Using Hotspot Function Analysis

Use the hotspot function analysis of the System Profiler to determine which hotspot functions have performance bottlenecks.

High Percentage of IDR Instructions

Enable CPU prefetch.

When the CPU reads data from the memory to the cache, the CPU reads the data to be accessed this time and also prefetches adjacent data to the cache. If the prefetched data is the data to be accessed next time, the performance is improved; if not, the memory bandwidth is wasted.

In scenarios where data is centralized, the prefetch hit rate is high and CPU prefetch is recommended. If data is not centralized and the prefetch hit rate is low, the memory bandwidth will be wasted.

Function Inlining

Frequently called small functions are inlined. Function inlining is a typical space-for-time optimization method.

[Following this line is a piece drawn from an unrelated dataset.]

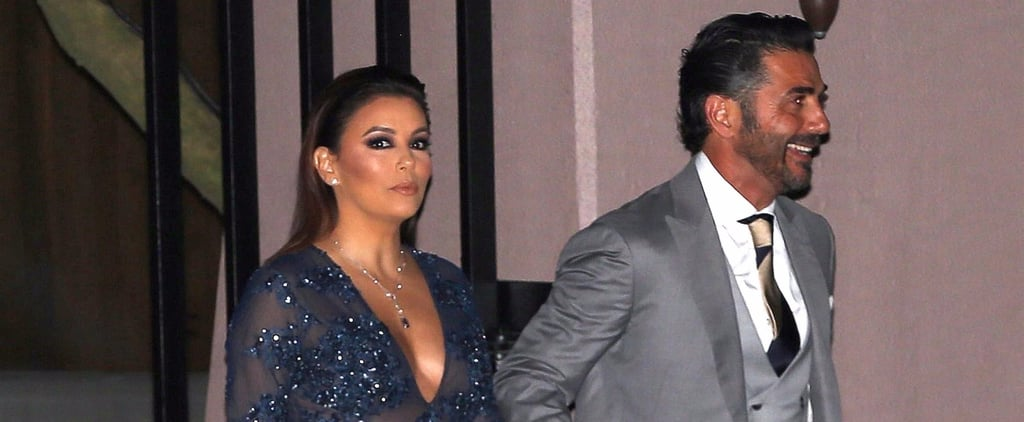 Eva Longoria Sheer Blue Dress at Serena Williams's Wedding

Reference: https://www.hikunpeng.com/document/detail/en/perftuning/tuningtip/kunpengtuning_12_0085.html

NEON Instruction Acceleration

Tune NEON instructions by using vectorization.

Reference: https://www.hikunpeng.com/document/detail/en/perftuning/tuningtip/kunpengtuning_12_0053.html

Loop Optimization

Loop optimization is to optimize the code of the loop used in the program. It helps to utilize the processor's computing units, improve the scheduling efficiency of the instruction pipeline, and increase the cache hit ratio. There are many loop optimization methods, such as loop unrolling, loop fusion, loop splitting, loop permutation, and loop tiling.

Loop unrolling
Loop unrolling is to duplicate the loop body for multiple times to decrease the number of operations the loop condition is tested. Since the Kunpeng processor has multiple instruction execution units, you can increase the computing density to improve scheduling efficiency of the instruction pipeline.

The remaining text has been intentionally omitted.